Team LEYA in 10th ABAW Competition: Multimodal Ambivalence/Hesitancy Recognition Approach¶

Conference: CVPR 2025 (ABAW Workshop)
arXiv: 2603.12848
Code: GitHub
Area: Affective Computing / Multimodal Fusion
Keywords: Ambivalence/Hesitancy Recognition, Multimodal Fusion, Prototype-augmented, Mamba, Transformer Fusion

TL;DR¶

This paper proposes a multimodal approach for video-level ambivalence/hesitancy (A/H) recognition, integrating four modalities: scene (VideoMAE), face (EmotionEfficientNetB0), audio (EmotionWav2Vec2.0+Mamba), and text (EmotionDistilRoBERTa). Through a prototype-augmented Transformer fusion model, it achieves an average MF1 of 83.25%, with a five-model ensemble ultimately reaching 71.43% on the test set.

Background & Motivation¶

Background: Affective computing aims to empower intelligent systems with the capability to perceive human emotions. The 10th ABAW Competition introduces the video-level Ambivalence/Hesitancy (A/H) recognition task—determining whether a video contains ambivalent or hesitant behaviors.

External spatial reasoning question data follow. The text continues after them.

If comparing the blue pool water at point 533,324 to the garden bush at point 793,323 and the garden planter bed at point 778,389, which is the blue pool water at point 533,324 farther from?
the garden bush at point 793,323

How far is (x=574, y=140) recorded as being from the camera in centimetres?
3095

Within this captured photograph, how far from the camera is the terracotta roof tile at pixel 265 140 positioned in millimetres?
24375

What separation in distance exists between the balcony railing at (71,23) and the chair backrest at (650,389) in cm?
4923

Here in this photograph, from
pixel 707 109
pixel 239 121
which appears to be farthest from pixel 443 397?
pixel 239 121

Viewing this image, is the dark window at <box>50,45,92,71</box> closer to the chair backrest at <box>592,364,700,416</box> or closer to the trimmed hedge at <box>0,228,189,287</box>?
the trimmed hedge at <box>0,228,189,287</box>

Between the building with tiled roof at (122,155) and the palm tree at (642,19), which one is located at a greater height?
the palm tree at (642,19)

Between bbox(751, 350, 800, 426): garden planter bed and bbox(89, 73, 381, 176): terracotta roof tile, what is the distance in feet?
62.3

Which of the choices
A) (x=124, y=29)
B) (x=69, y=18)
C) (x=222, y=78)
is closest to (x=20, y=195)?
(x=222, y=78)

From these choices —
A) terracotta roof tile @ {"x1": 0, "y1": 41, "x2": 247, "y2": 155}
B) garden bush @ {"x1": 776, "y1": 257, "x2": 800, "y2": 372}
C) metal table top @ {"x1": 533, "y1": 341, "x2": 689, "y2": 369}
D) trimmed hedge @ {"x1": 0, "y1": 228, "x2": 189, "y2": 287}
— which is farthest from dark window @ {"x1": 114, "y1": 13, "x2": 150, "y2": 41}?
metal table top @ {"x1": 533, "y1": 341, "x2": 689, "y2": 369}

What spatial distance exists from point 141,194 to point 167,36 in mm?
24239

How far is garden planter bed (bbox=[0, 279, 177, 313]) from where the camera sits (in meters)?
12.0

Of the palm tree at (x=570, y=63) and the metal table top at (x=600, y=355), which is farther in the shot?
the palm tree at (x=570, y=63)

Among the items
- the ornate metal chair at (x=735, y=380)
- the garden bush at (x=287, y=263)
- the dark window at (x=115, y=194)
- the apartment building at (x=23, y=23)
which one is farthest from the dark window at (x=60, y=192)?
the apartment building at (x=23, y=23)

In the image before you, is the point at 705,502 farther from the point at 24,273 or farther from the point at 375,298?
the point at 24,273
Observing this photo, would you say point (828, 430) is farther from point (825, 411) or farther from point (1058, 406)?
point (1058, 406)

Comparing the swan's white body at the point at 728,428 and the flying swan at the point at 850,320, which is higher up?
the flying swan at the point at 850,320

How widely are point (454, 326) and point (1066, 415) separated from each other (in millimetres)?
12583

Limitations of Prior Work: Unlike basic emotions, A/H is characterized by cross-modal inconsistencies (where verbal content, tone, and facial expressions may conflict), making it difficult to capture via a single modality. Prior works mostly rely on simple fusion strategies and fail to fully model cross-modal interactions.

Key Challenge: A/H signals are subtle and context-dependent. They require cooperative multimodal understanding to detect contradictory "actions mismatching words" cues, but cross-modal fusion easily fails when presented with conflicting evidence across modalities.

Goal: How to effectively fuse four complementary modalities—scene, face, audio, and text—to recognize A/H behaviors in videos?

Key Insight: Independent expert encoders are first trained for each modality to extract compact representations, followed by a Transformer fusion module that models interactions on modal tokens, supplemented by a prototype classification objective to enhance generalization.

Core Idea: Quad-modal expert encoders + Transformer cross-modal fusion + prototype-augmented classification + multi-seed ensemble.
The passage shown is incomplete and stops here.